(Editor’s note: Dick Smith is a long-time board member of SWMTU and avid fisherman. This article first appeared in Trout Talk.)
By Dick Smith
The carp come onto the long flat to feed and the smallmouths shadow them.
Sometimes there will be two or three bass swimming along with a carp. Generally the bigger the carp, the bigger the bass with it. The carp work the bottom and stir things up. The bass feed on whatever the carp chase out and can’t catch right away.
There is a lot more looking than casting in that kind of fishing. I don’t catch much just casting to the water, and when I move around to look for the fish in such shallow water they see me almost as often as I see them. There is a lot of waiting in that kind of fishing. Someone once called it standing in shallow water, deep in thought.
The flat is above an island in the Grand River. The sun was way over in the west when I went out one July evening. The air was starting to cool down. The sky was blue overhead and then it paled away into the haze on the horizon. The flycatchers were flying out over the river, having their dinners. Just before sundown, a heron flew past me, croaking. The Ottawa Indians used to say the heron flew out in the evening and croaked loudly to summon the night. A doe with two fawns came down to the river to drink.
When I was a boy my Sunday school teacher said it always got so still and quiet at sunset because that was when the animals all stopped whatever they were doing and said their prayers.
It was that magical part of a summer day between sunset and darkness that the British call Tom Fool’s hour because they say any fool can catch trout on flies then. But carp are harder to catch on flies than trout are.
I was using a small crayfish pattern tied with martin fur and when I saw the movement of a fish coming my way, I tried to guess where it was going. It was a big carp and there was good size smallmouth on the other side of it from me. I cast the fly well ahead of it and when the fish got close to it I hopped it about two inches. There was a huge boil as both fish raced for the fly. The line twitched, and I struck. I saw the carp shake its head.
The smallmouth tried to grab the fly that was part of the way out of the carp’s mouth away from it. Then silt obscured everything, and the carp raced through the shallow water and off the flat. I discovered that those old butterflies that used to hang out in my stomach when I was kid had not all flown away. They were just waiting for something exciting to bring them out of their cocoons.

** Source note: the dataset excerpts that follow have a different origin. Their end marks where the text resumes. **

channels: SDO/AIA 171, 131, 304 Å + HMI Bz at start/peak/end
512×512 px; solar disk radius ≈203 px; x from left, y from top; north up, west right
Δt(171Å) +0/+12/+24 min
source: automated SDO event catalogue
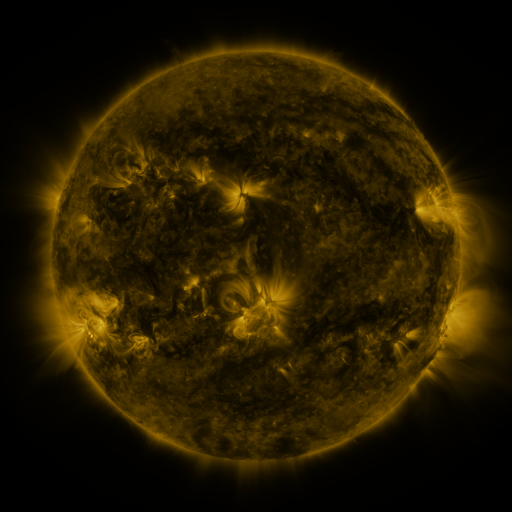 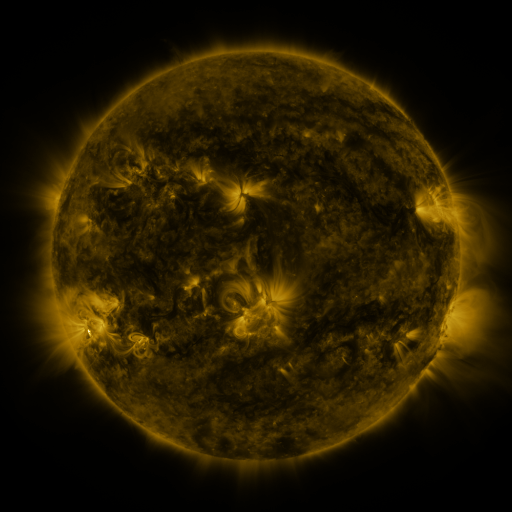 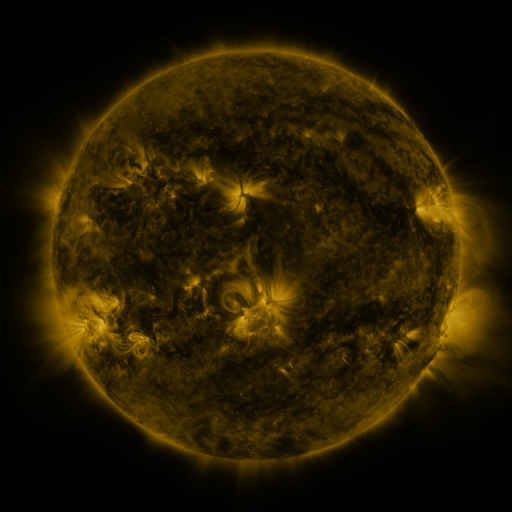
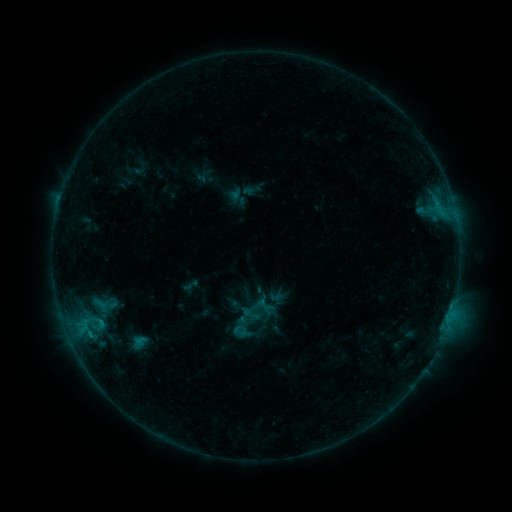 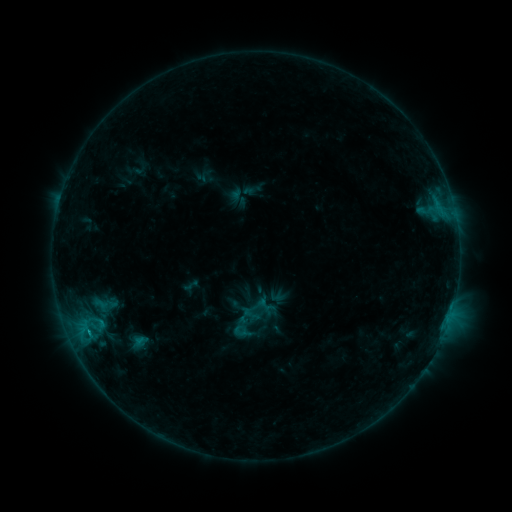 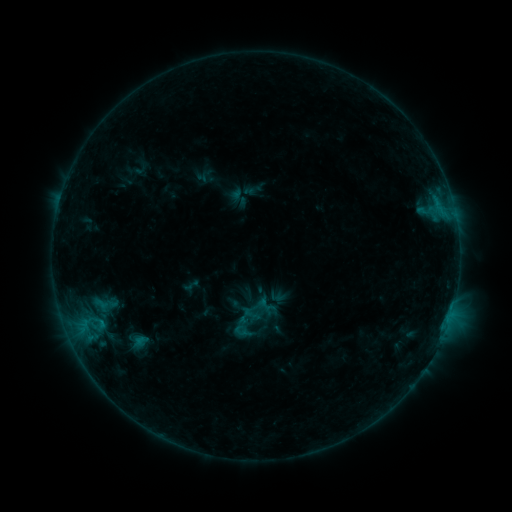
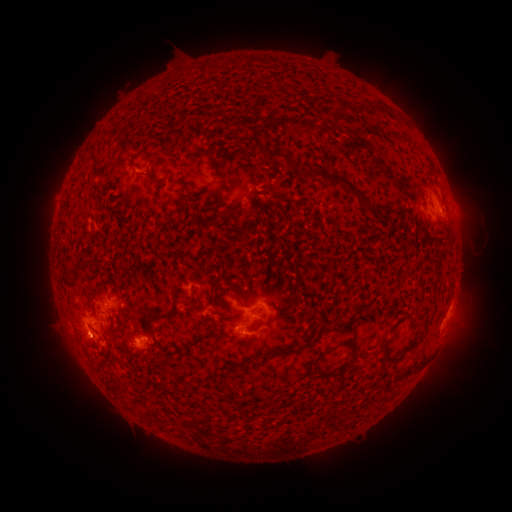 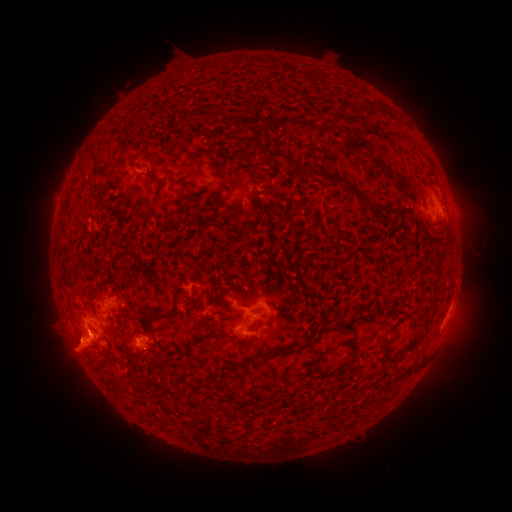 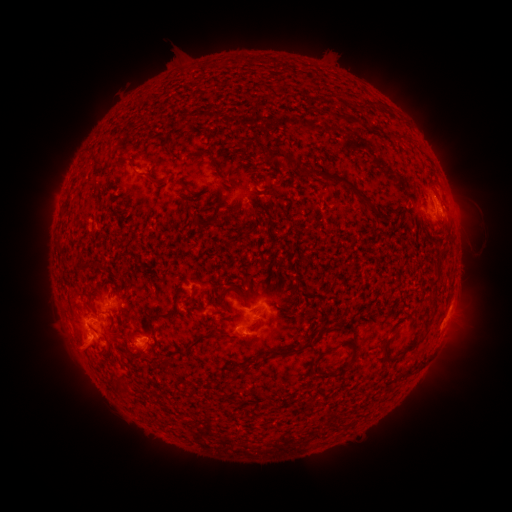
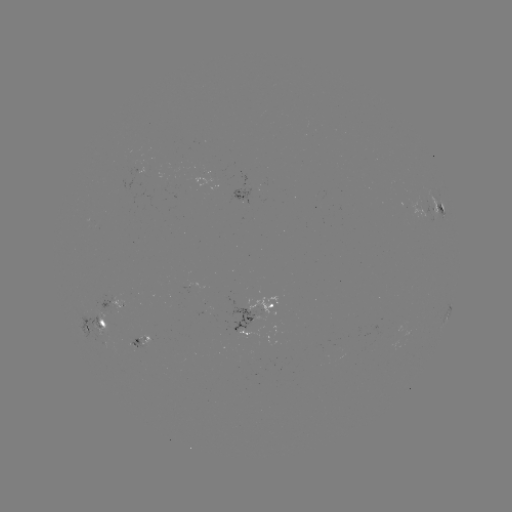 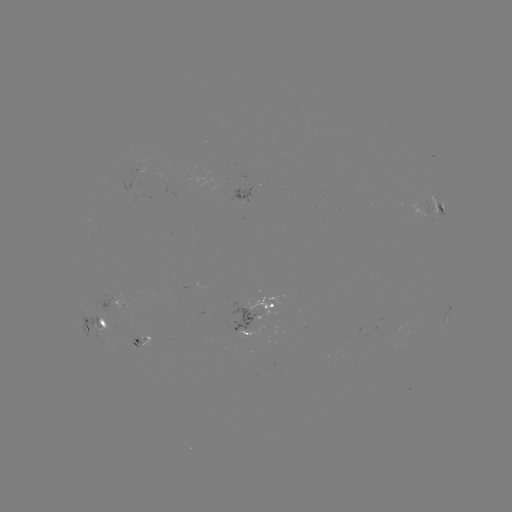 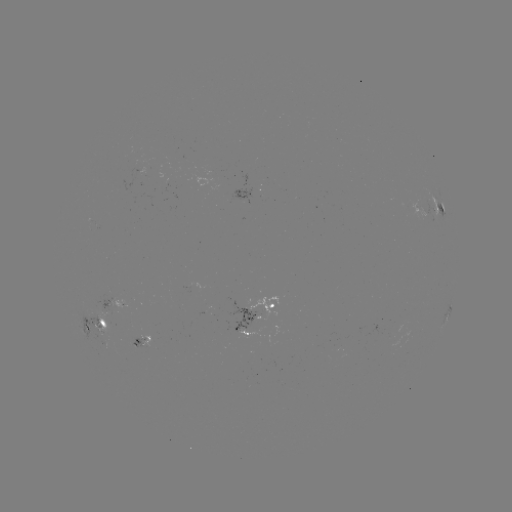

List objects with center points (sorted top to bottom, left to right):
eruption: (77, 351)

I have taken quite a few good size carp on flies, but that fish was noticeably bigger than any I have caught. An eight pound test tippet and a hundred yards of backing were nothing to that fish. I ran about fifty yards across the flat after it, but it was gone in less than a minute.

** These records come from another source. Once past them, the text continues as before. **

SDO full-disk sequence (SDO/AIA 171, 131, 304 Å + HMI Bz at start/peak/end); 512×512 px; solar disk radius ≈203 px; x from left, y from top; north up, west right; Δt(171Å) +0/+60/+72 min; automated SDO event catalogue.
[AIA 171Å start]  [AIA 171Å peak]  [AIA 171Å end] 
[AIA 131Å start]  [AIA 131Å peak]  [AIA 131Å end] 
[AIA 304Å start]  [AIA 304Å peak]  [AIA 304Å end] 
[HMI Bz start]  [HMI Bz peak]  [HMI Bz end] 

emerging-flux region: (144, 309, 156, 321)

Two flies have been very good flies for carp for me, a martin fur crayfish pattern, and the picket pin. I tie both of them on keel hooks, but they can be tied on regular hooks. If the hook shanks are heavily weighted, they will ride upside down on the bottom and be fairly weedless.
The martin fur crayfish pattern is tied like this.

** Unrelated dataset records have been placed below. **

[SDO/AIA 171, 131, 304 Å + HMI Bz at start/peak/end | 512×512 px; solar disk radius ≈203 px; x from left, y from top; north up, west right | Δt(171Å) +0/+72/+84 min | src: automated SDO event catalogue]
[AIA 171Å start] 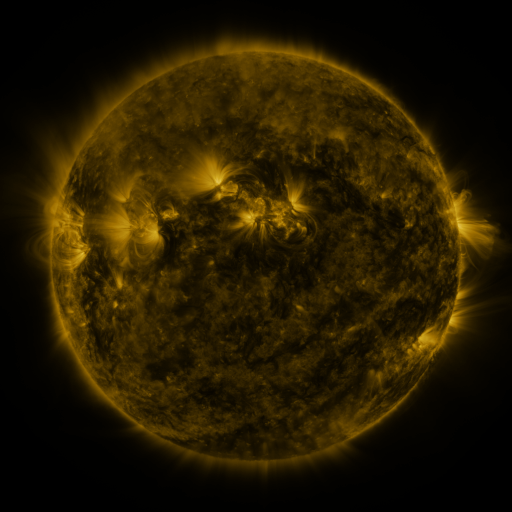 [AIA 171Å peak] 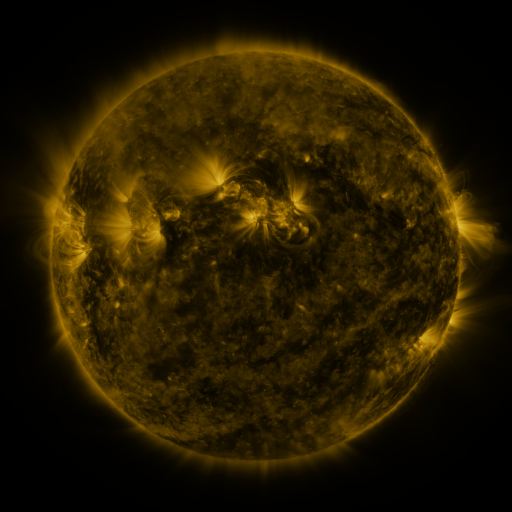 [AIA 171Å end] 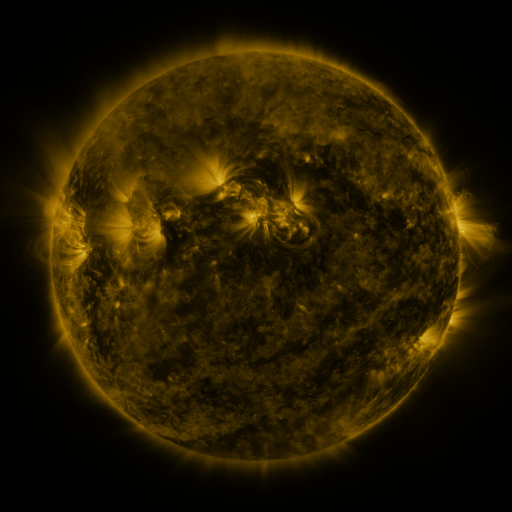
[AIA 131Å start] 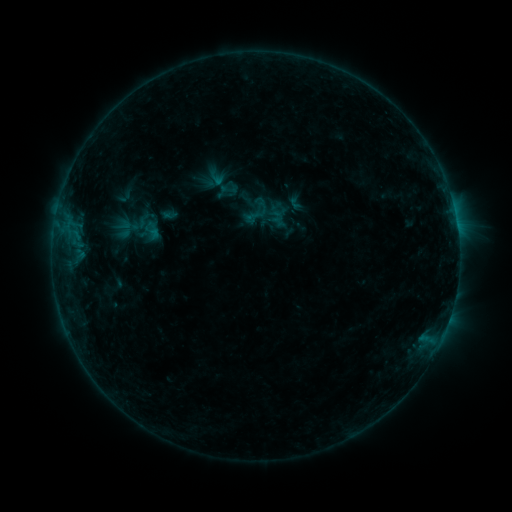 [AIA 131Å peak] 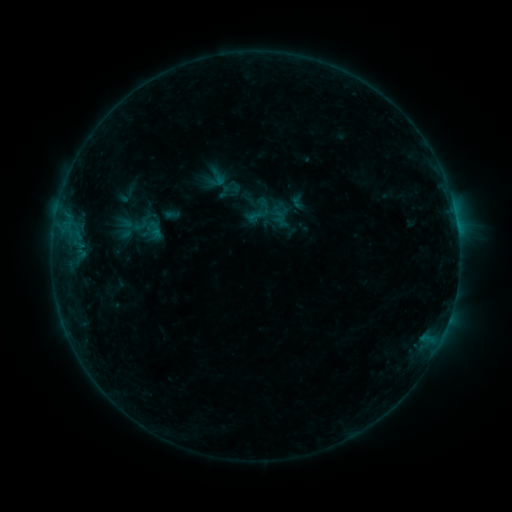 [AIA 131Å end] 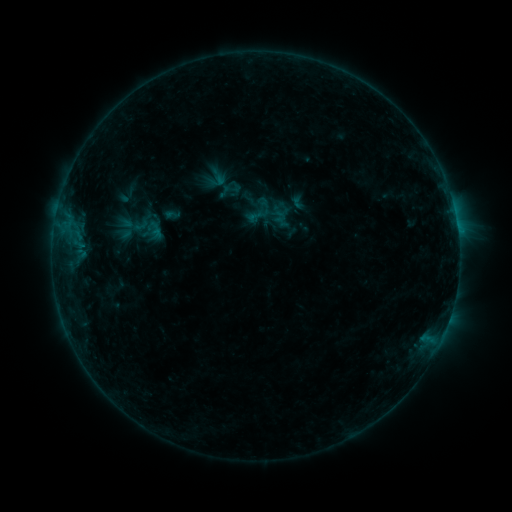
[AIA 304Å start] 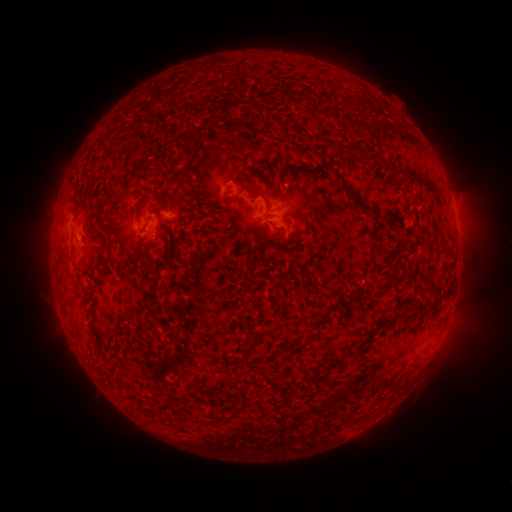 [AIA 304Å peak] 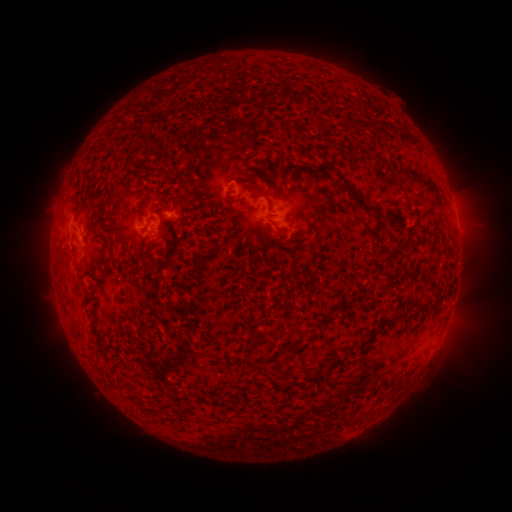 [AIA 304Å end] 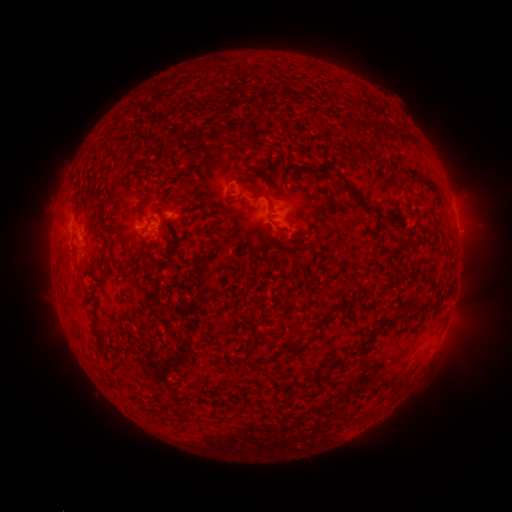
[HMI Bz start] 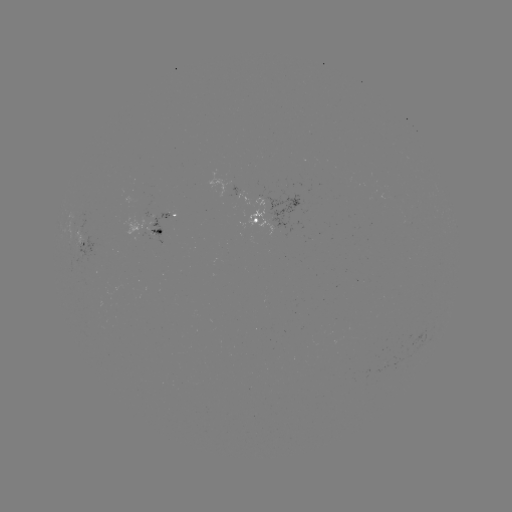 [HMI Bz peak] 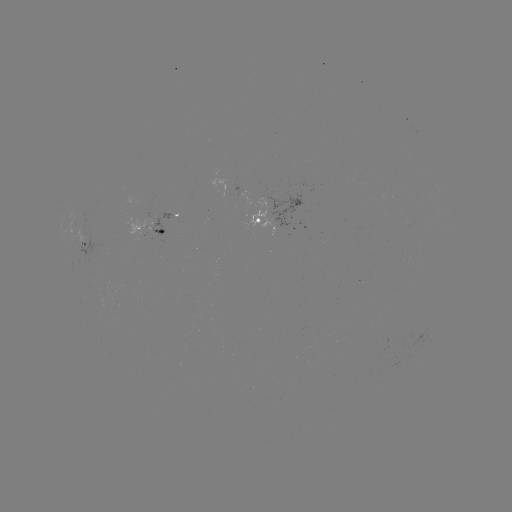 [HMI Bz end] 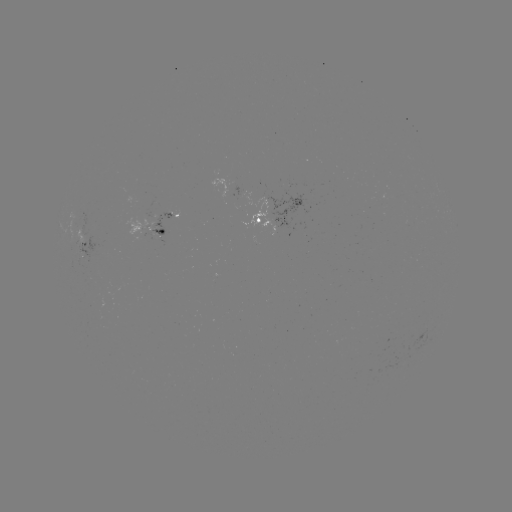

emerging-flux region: <bbox>152, 213, 172, 236</bbox>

Hook- a size eight keel hook, or any hook with a down eye and a shank that is five or six times as long as the gap in the hook. The hook is weighted with at least one full length wrap of lead wire.
Tail- a pinch of martin fur with the guard hairs removed.
Body- martin fur with the guard hairs still in it. Make a four inch loop in the tying thread after tying in the tail. I wrap the thread over the loop four or five times and then wrap it up to the head of the fly, leaving the loop still at the tail. Clip a good size bunch of fur and put it into the loop so it is spread out nearly the length of the loop. Keep the clipped ends as even as possible. Twist the thread until the fur
stands up and then twist it some more. Wrap it forward to make the body. Quite a few different furs will work if you can‚t find martin fur. Mink is good, and so is any other brownish colored fur from animals of the mink family.
The picket pin is a peacock herl fly and it is tied like this.
Tail- brown hackle.
Hackle- brown, palmered the length of the body. Four wraps is about right.
Body- peacock herl.
Wing- gray squirrel. If you weight the fly heavily, tie the wing on the underside of the fly, so it points toward the point of the hook and the fly will ride upside down when it is in the water.
Head- peacock herl that is like a continuation of the body. It goes over the part of the wing that is tied in and continues forward almost to the eye of the hook.